Economic Times: August, 2015
New Delhi: The recent pact between Iran and the US, along with the European Union (EU) and other western countries, is hailed as US President Barack Obama's biggest diplomatic victory. The western countries have managed to coerce Iran to agree to a deal that is seen as the once-belligerent Tehran conceding defeat in its efforts to combat the US' attempts to strangle it economically for nursing nuclear ambitions.
Under the deal, Iran has agreed to limit uranium enrichment to only one facility by:
-Redesign a plant that refines plutonium heavy-wate
-Converting another uranium enrichment site into a facility for production of medical isotopes Cutting down the number of centrifuges enriching uranium from 19,000 to about 6,000.
More importantly, it has acceded to a rigorous inspection of its nuclear facilities in return for lifting the US, EU and UN sanctions. While the deal—started after the election of Hassan Rouhani as Iranian President in 2013 and mediated by Sultanate of Oman—helped restore diplomatic relations between the US and Iran, which have been hampered since the 1979 Iranian Revolution. It has significant implications for countries in Middle East and Asia, especially India.
As a major net importer of oil, India has already benefited from the US-led nuclear deal with Tehran. Oil prices have declined in recent days, driven largely by expectations of more Iranian crude hitting the market (India saves nearly $1 billion in import costs for every dollar drop in global crude prices).
In fact, India has been preparing for the deal—Prime Minister Narendra Modi recently met with Rouhani on the sidelines of the Shanghai Cooperation Organisation summit in Russia's Ufa, where he invited Rouhani to visit India and expressed his desire to visit Iran. His desire to travel to Iran is seen as part of a calibrated strategy to visit the Middle East neighbourhood, including Israel, Palestine, Jordan and Turkey, in the second year in power after visiting countries in the immediate neighbourhood and Asia-Pacific besides G-7 partner countries within a year of coming to power.
The US-Iran deal will have significant impact on the energy and economic ties between Indian and Iran as India continues to be the world's fourth largest energy consumer and imports more than three-quarters of its oil and an increasing amount of its natural gas.
A few years ago, 17 per cent of Indian oil imports were from Iran, which had become the country's second largest supplier. Last year, Iran was seventh on the list, supplying only 6 per cent of Indian oil imports.

• _Provided material_
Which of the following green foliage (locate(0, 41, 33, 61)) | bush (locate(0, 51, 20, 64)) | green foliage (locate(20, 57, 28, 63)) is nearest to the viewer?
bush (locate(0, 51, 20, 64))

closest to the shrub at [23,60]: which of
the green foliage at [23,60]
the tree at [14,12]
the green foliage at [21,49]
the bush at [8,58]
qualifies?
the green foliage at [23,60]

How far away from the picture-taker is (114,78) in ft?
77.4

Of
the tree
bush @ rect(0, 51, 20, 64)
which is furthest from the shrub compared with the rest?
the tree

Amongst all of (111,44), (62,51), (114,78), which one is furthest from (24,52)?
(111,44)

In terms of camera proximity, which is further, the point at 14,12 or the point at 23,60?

• _Tasks for this exercise_
[A] Translate this sentence from the Iran deal article into Spanish: "A few years ago, 17 per cent of Indian oil imports were from Iran, which had become the country's second largest supplier."
[B] Decide whether each statement agrees with the Iran deal article. Answer yes or no for each, and quote the words from the article that decide it.
(i) Iran agreed to reduce its uranium-enriching centrifuges from 19,000 to about 6,000.
(ii) The deal was mediated by Qatar.
(iii) Last year Iran was India's second largest oil supplier.
[C] Write what comes next in the Iran deal article, picking up after its last sentence.
The data after the Iran deal article is separate material and has nothing to do with the article.

• _Answers for the tasks_
[A] Hace unos años, el 17 por ciento de las importaciones de petróleo de la India procedía de Irán, que se había convertido en el segundo mayor proveedor del país.

[B]
(i) Yes: "Cutting down the number of centrifuges enriching uranium from 19,000 to about 6,000."
(ii) No: "mediated by Sultanate of Oman"
(iii) No: "Last year, Iran was seventh on the list, supplying only 6 per cent of Indian oil imports."

[C]
The enhanced volume oil that is expected to flow to India following the lifting of sanctions on Iran will help the country meet its burgeoning fuel needs as it embarks on an ambitious journey to solidify its position as the top economic power in the region along with China. This is particularly significant considering sanctions on the Iranians since 2003 have forced India to increasingly look at Iraq, Kuwait, the UAE and Saudi Arabia for oil imports.
The Modi government, which benefitted a lot from falling oil prices (when Modi came to power, the price for crude oil was $108.05 a barrel which declined to $57.19 a barrel on the day of the Iran-US deal), hopes that a possible oil glut following the re-entry of Iranian oil in global oil market—which has already inundated with increased Shale production in the US—will greatly benefit Indian oil refining firms.
Considering China's role in developing and modernising the port of Gwadar in Pakistan and with Pakistan not a feasible transit option, India sees the potential for Iran to serve as a transit route to Afghanistan and Central Asia. This has enhanced India's desire to invest in upgrading the Iranian port of Chabahar. While talks over Chabahar have been halted over and over again, the nuclear deal has cleared crucial political and financial obstacles and India expects the port to be operational by the end of 2016. The deal may also lead to fruitful discussions over developing another transit corridor through Iran to Europe and Russia.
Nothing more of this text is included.